The Michaela Reagan Lab
Tissue Engineered Models of Adipose and Cancer
One of the main focuses in our lab is understanding the molecules and signaling pathways that direct the development of bone marrow adipose tissue. To do this, we design and utilize 3D bone marrow adipose tissue models (Figure 1).
Figure 1: Tissue Engineered Bone Marrow Adipose tissue cultured on a 3D silk scaffold. This image is a confocal maximum projection of human bone marrow-derived mesenchymal stem cells (MSCs) that have been differentiated into adipocyte. The green stain shows actin filaments using phalloidin stain, the red demonstrates lipid droplets inside cells using Oil Red O stain, and the purple/blue signal comes from the autofluorescence of the silk scaffold itself. Using these 3D models we have seen much more realistic adipose phenotype and gene expression compared to 2D adipogenesis (Fairfield et al, 2018).
One of the key molecules we have observed that can govern adipogenesis is sclerostin, which is a Wnt pathway antagonist (Figure 2). Our lab is currently validating the role of sclerostin in other animal models and elucidating the signaling cascade of sclerostin, and other molecules that induce bone marrow adipogenesis.
Figure 2: Sclerostin is a bone specific, osteocyte-derived molecule that inhibits Wnt signaling in MSCs to block osteogenesis. We have shown that bone marrow-derived MSCs follow an adipogenic lineage path when stimulated with sclerostin. Therefore, sclerostin is a bone-derived factor that facilitates communication between bone skeletal cells and bone adipocyte precursors, acting as a lineage switch molecule and influencing bone marrow adipose tissue formation. (Fairfield et al, 2017)

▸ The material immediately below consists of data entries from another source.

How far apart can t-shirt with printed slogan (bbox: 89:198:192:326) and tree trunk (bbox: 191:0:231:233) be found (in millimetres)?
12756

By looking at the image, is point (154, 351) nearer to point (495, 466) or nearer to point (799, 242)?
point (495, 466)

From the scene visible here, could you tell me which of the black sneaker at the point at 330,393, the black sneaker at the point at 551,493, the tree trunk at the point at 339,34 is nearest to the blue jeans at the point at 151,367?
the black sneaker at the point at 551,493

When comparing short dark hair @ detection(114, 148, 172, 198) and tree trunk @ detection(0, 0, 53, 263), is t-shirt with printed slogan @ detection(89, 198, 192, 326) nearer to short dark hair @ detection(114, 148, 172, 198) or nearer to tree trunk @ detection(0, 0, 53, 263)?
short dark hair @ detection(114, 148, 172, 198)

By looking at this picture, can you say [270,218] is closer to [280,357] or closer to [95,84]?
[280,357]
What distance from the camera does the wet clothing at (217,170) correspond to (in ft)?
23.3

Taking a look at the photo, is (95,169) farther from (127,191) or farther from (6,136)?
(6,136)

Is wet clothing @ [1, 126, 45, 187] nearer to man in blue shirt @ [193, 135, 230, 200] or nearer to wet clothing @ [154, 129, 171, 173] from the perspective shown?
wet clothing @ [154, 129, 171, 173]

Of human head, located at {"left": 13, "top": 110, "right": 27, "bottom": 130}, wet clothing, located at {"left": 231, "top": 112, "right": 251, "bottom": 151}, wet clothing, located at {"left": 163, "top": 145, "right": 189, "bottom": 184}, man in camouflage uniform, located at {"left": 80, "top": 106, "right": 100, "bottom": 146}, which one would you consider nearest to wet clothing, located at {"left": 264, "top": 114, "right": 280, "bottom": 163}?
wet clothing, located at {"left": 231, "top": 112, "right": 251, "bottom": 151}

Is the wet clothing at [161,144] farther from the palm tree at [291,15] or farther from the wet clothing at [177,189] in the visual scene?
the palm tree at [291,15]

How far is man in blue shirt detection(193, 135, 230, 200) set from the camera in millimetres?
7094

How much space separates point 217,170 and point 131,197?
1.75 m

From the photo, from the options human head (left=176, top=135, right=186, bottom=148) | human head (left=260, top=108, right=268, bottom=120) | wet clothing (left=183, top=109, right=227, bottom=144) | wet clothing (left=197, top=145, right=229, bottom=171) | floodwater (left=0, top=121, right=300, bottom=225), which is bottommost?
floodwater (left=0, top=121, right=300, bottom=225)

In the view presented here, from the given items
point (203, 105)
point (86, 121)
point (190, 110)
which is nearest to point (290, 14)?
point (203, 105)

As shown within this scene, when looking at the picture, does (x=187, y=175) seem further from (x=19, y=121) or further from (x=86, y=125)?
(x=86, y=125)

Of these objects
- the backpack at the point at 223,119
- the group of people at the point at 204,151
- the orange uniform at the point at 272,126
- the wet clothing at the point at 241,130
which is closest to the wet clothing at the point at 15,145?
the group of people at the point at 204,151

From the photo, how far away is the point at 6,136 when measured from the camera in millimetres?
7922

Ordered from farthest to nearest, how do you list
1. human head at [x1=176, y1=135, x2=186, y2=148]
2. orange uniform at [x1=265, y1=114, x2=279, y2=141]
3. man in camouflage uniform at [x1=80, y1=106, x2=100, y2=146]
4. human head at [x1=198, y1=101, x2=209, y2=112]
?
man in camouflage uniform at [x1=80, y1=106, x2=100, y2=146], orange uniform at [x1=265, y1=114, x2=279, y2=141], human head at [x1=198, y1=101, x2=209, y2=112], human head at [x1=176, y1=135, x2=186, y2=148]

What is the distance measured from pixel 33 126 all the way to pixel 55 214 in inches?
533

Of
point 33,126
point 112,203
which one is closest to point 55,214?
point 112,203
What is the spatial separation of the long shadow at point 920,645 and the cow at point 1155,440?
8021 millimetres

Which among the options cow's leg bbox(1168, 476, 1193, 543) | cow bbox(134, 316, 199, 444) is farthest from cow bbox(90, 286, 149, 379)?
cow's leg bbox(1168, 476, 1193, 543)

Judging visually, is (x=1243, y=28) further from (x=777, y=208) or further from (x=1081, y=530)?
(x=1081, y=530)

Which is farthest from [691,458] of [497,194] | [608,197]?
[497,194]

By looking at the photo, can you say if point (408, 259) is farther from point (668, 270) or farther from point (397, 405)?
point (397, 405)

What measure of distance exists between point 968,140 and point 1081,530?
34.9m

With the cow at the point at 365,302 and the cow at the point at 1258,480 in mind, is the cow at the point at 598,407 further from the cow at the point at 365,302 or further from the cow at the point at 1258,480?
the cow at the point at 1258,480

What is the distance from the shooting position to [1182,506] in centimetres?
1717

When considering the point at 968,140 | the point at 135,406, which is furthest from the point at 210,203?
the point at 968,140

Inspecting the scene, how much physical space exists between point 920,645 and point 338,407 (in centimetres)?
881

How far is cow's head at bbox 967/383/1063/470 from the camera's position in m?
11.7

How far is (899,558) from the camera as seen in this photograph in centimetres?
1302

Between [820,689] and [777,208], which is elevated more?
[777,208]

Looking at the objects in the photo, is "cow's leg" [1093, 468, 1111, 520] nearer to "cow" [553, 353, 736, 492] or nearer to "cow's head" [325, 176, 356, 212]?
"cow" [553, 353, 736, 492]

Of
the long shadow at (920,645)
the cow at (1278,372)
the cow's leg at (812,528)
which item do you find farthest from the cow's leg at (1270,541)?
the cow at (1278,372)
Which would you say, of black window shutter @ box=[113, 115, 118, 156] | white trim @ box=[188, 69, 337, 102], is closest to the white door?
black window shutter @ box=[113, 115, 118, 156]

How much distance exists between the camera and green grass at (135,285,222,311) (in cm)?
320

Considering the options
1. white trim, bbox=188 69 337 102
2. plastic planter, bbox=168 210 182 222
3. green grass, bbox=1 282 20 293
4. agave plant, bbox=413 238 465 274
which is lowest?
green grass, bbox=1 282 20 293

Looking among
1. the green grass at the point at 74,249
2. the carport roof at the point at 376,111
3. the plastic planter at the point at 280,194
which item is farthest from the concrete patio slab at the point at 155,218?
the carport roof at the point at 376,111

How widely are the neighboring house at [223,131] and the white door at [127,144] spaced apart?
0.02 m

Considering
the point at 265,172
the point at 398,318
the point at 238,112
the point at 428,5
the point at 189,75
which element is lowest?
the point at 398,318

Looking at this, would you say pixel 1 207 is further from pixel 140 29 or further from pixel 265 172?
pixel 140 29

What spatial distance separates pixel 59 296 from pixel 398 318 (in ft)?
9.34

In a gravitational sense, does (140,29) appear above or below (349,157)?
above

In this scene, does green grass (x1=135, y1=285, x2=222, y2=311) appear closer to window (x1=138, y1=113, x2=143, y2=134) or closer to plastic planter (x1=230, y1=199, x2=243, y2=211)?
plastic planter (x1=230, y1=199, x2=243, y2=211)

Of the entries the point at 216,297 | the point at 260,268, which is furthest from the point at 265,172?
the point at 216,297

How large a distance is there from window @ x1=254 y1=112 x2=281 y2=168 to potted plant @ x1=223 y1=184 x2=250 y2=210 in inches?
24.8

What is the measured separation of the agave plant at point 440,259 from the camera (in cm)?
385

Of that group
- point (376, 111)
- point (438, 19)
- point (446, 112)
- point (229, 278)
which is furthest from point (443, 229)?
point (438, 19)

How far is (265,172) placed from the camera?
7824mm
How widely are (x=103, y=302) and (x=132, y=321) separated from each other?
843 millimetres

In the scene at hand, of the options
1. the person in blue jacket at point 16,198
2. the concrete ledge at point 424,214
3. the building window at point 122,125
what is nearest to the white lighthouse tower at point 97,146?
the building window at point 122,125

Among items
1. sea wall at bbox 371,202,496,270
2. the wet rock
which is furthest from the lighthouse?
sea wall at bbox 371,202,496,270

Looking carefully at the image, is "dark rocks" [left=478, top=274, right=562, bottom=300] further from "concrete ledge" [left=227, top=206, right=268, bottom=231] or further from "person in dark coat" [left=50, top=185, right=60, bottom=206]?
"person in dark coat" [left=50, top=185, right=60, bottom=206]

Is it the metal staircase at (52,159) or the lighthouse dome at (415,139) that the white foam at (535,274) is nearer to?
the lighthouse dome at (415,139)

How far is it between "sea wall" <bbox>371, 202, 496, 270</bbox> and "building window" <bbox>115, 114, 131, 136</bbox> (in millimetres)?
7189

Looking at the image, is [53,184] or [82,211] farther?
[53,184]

Bidirectional Signaling of Adipose and Multiple Myeloma
Multiple myeloma is an incurable cancer of the plasma cell (Figure 3a) that grows in the bone marrow niche. Multiple myeloma cells cause painful osteolysis in the skeleton (Figure 3b) and there is an urgent need to develop better therapies for this devastating disease. Although myeloma cells are dependent on the cells of this niche, their relationship with bone marrow adipocytes is relatively unknown. Despite this, there are many correlations between bone marrow adipose volume and the risk of developing myeloma, as well as the risk of relapsing after treatments fail in myeloma. Thus, our laboratory is very interested in understanding how bone marrow adipocytes and multiple myeloma cells communicate and interact in ways that lead to disease progression. We aim to develop novel therapies and identify new targets to treat myeloma and myeloma-associated bone diseases. We demonstrated that bone marrow adipocytes support drug resistance in myeloma cells, and that this occurs through soluble mediators. We have evidence that IL6, Notch signaling as well as fatty acid beta-oxidation can drive this phenomenon. Using our in vivo xenograft mouse model of GFP+, luciferase+, bone-homing human MM1S cells in an immunocompromised mouse, we have seen that decreasing bone marrow adipose tissue, using a sclerostin-neutralizing antibody, increases sensitivity of the human MM1S myeloma cell line to the anti-myeloma drug dexamethasone.
Figure 3: Multiple Myeloma. A) Same of patient skull with extensive osteolytic holes throughout the bone. B) H&E histology of myeloma cells, cancerous plasma cells.
We also saw that targeting sclerostin, in combination with dexamethasone, produces the best tumor burden outcomes and survival results in this mouse model (Figure 4). We are now looking at mechanisms explaining our results and determining how myeloma cells alter adipocytes as well. Preliminary data suggests that adipocytes undergo lipolysis when co-cultured with myeloma cells, which may lead to a release of lipids to fuel the tumor cells, although the reasons and molecules governing this process remain unclear.
Figure 4: Results of targeting sclerostin and dexamethasone in a mouse model of multiple myeloma. A) Bioluminescent data at day 33 after injection of MM1S cells. B) Survival curve analysis demonstrates the best survival outcomes when anti-sclerostin antibodies and dexamethasone treatments are combined.